Abstract :
[en] Learning-based approaches have recently become popular for various computer vision tasks such as facial expression recognition, action recognition, banknote identification, image captioning, medical image segmentation, etc. The learning-based approach allows the constructed model to learn features, which result in high performance. Recently, the backbone of most learning-based approaches are deep neural networks (DNNs). Importantly, it is believed that increasing the depth of DNNs invariably leads to improved generalization performance. Thus, many state-of-the-art DNNs have over 30 layers of feature representations. In fact, it is not uncommon to find DNNs with over 100 layers in the literature. However, training very DNNs that have over 15 layers is not trivial. On one hand, such very DNNs generally suffer optimization problems. On the other hand, very DNNs are often overparameterized such that they overfit the training data, and hence incur generalization loss. Moreover, overparameterized DNNs are impractical for applications that require low latency, small Graphic Processing Unit (GPU) memory for operation and small memory for storage. Interestingly, skip connections of various forms have been shown to alleviate the difficulty of optimizing very DNNs. In this thesis, we propose to improve the optimization and generalization of very DNNs with and without skip connections by reformulating their training schemes. Specifically, the different modifications proposed allow the DNNs to achieve state-of-the-art results on several benchmarking datasets.
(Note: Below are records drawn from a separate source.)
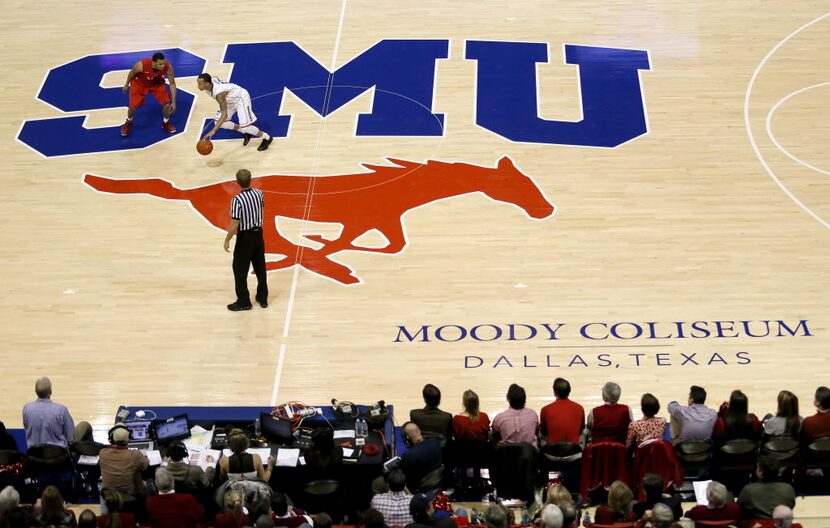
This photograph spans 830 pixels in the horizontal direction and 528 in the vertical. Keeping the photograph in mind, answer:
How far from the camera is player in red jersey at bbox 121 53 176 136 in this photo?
18.9 metres

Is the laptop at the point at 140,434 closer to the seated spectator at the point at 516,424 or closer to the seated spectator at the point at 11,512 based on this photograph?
the seated spectator at the point at 11,512

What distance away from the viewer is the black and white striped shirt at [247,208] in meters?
14.6

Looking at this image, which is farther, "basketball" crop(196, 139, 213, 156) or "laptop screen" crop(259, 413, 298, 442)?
"basketball" crop(196, 139, 213, 156)

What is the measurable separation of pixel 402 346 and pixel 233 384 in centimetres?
191

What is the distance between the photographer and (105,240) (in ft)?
54.4

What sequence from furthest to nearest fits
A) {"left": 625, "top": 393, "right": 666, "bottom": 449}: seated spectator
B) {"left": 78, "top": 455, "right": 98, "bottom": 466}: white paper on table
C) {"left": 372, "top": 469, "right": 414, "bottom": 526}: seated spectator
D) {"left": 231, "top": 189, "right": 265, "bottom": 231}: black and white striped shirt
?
{"left": 231, "top": 189, "right": 265, "bottom": 231}: black and white striped shirt → {"left": 78, "top": 455, "right": 98, "bottom": 466}: white paper on table → {"left": 625, "top": 393, "right": 666, "bottom": 449}: seated spectator → {"left": 372, "top": 469, "right": 414, "bottom": 526}: seated spectator

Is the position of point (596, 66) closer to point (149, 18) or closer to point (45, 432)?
point (149, 18)

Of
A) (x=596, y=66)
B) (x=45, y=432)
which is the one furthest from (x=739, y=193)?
(x=45, y=432)

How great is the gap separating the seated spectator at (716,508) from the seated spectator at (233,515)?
3.45 m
The second part of the thesis presents the theoretical analyses of DNNs without and with skip connections based on several concepts from linear algebra and random matrix theory. The theoretical results obtained provide new insights into why DNNs with skip connections are easy to optimize, and generalize better than DNNs without skip connections. Ultimately, the theoretical results are shown to agree with practical DNNs via extensive experiments. The third part of the thesis addresses the problem of compressing large DNNs into smaller models. Following the identified drawbacks of the conventional group LASSO for compressing large DNNs, the debiased elastic group least absolute shrinkage and selection operator (DEGL) is employed. Furthermore, the layer-wise subspace learning (SL) of latent representations in large DNNs is proposed. The objective of SL is learning a compressed latent space for large DNNs. In addition, it is observed that SL improves the performance of LASSO, which is popularly known not to work well for compressing large DNNs. Extensive experiments are reported to validate the effectiveness of the different model compression approaches proposed in this thesis.
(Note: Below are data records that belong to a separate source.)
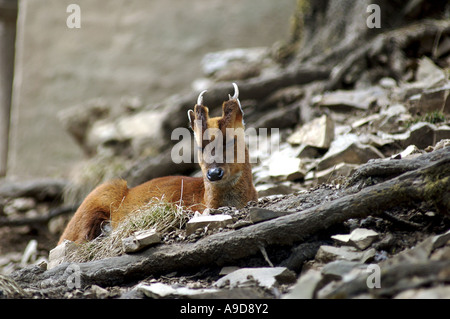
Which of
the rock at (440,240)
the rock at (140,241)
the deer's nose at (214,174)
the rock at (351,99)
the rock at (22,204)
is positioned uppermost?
the rock at (351,99)

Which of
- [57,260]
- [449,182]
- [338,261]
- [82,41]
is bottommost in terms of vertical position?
[57,260]

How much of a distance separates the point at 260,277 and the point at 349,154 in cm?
330

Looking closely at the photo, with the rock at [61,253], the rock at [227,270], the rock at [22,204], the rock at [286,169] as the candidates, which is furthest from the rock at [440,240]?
the rock at [22,204]

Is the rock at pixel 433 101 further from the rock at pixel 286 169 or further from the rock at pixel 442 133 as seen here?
the rock at pixel 286 169

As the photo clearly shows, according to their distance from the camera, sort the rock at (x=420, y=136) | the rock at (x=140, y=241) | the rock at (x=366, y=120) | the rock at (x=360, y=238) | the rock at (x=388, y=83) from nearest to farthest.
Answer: the rock at (x=360, y=238) → the rock at (x=140, y=241) → the rock at (x=420, y=136) → the rock at (x=366, y=120) → the rock at (x=388, y=83)

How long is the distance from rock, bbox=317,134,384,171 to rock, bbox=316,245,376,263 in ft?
9.40

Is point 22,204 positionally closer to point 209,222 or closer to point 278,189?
point 278,189

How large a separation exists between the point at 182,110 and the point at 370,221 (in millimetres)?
5643

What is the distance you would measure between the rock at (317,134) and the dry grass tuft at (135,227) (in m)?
2.87

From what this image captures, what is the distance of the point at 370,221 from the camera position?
403cm

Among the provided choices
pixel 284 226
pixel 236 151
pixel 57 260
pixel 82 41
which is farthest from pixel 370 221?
pixel 82 41

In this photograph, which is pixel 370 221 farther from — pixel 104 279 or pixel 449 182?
pixel 104 279

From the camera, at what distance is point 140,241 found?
14.1 feet

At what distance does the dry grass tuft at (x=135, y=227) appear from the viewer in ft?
15.6
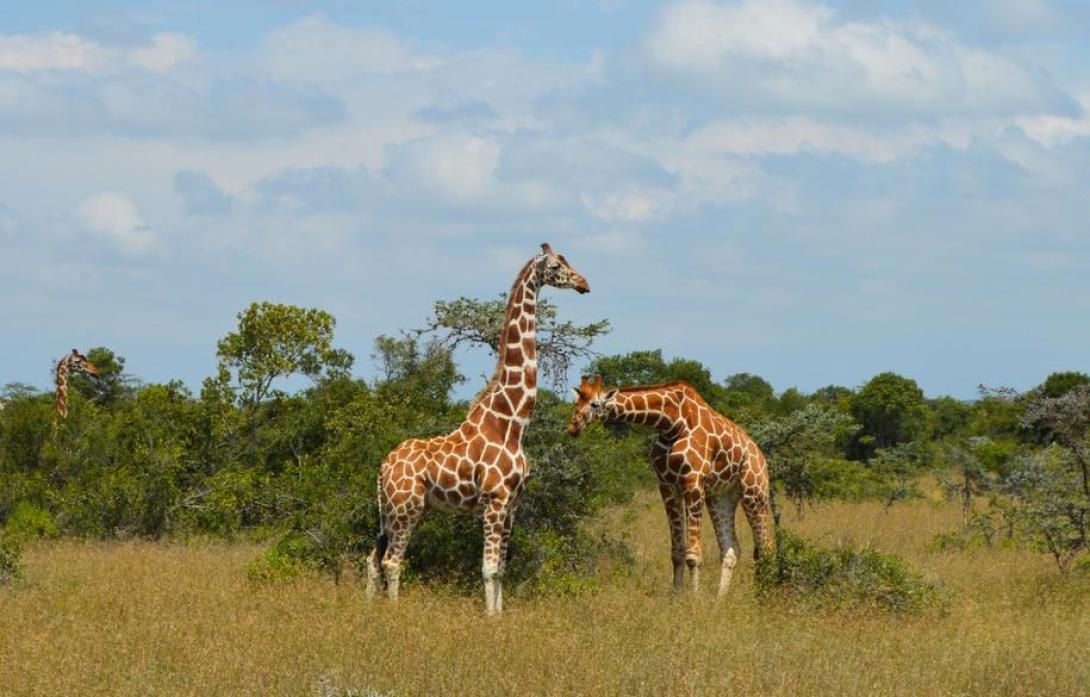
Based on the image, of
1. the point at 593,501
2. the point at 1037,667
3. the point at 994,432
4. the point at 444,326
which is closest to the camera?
the point at 1037,667

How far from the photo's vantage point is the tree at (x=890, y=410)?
150 feet

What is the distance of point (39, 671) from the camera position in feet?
31.8

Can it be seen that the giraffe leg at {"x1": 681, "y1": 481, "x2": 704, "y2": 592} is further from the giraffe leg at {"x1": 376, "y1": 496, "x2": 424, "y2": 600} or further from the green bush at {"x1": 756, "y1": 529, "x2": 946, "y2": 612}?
the giraffe leg at {"x1": 376, "y1": 496, "x2": 424, "y2": 600}

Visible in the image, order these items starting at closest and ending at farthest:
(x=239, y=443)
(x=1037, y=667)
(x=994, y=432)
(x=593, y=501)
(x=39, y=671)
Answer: (x=39, y=671) < (x=1037, y=667) < (x=593, y=501) < (x=239, y=443) < (x=994, y=432)

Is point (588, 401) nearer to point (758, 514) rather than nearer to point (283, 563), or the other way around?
point (758, 514)

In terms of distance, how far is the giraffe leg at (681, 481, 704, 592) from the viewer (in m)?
14.3

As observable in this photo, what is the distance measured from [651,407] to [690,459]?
0.65 metres

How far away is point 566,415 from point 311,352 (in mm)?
11214

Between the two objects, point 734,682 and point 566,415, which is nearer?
point 734,682

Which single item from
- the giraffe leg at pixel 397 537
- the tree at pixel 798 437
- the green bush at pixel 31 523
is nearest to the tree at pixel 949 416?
the tree at pixel 798 437

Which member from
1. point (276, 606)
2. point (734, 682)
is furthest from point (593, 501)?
point (734, 682)

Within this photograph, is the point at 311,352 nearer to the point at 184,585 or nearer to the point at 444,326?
the point at 444,326

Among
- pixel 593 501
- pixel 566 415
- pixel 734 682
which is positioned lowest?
pixel 734 682

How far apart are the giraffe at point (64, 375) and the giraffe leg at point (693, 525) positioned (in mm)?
13081
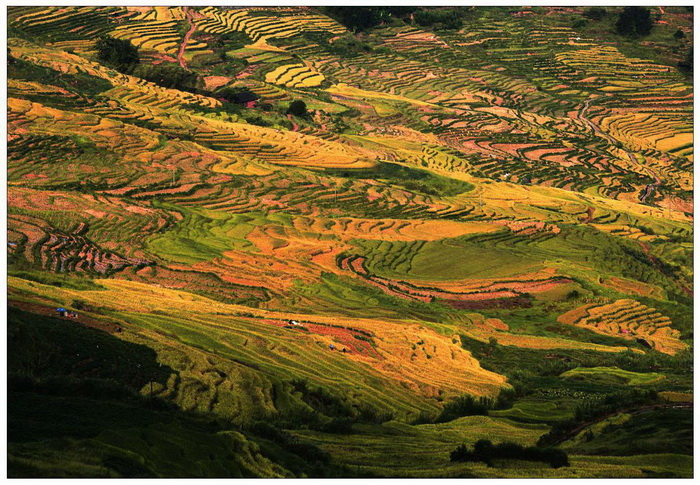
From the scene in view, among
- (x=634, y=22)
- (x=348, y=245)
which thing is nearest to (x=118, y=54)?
(x=348, y=245)

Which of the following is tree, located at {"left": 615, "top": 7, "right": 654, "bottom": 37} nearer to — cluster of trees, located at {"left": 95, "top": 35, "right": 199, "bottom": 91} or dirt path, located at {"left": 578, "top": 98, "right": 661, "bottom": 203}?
dirt path, located at {"left": 578, "top": 98, "right": 661, "bottom": 203}

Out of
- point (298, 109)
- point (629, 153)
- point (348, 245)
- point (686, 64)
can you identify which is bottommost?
point (629, 153)

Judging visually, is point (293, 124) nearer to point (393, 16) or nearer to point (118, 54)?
point (118, 54)

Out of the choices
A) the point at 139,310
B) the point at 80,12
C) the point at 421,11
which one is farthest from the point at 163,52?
the point at 139,310

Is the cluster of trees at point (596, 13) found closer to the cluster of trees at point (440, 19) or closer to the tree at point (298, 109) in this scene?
the cluster of trees at point (440, 19)

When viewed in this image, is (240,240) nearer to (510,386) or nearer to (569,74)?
(510,386)

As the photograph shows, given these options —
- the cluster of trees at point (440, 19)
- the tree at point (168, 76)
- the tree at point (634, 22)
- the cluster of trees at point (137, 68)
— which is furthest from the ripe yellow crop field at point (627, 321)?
the cluster of trees at point (440, 19)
Finally, the thesis addresses the problem of multimodal learning using DNNs, where data from different modalities are combined into useful representations for improved learning results. Different interesting multimodal learning frameworks are applied to the problems of facial expression and object recognition. We show that under the right scenarios, the complementary information from multimodal data leads to better model performance.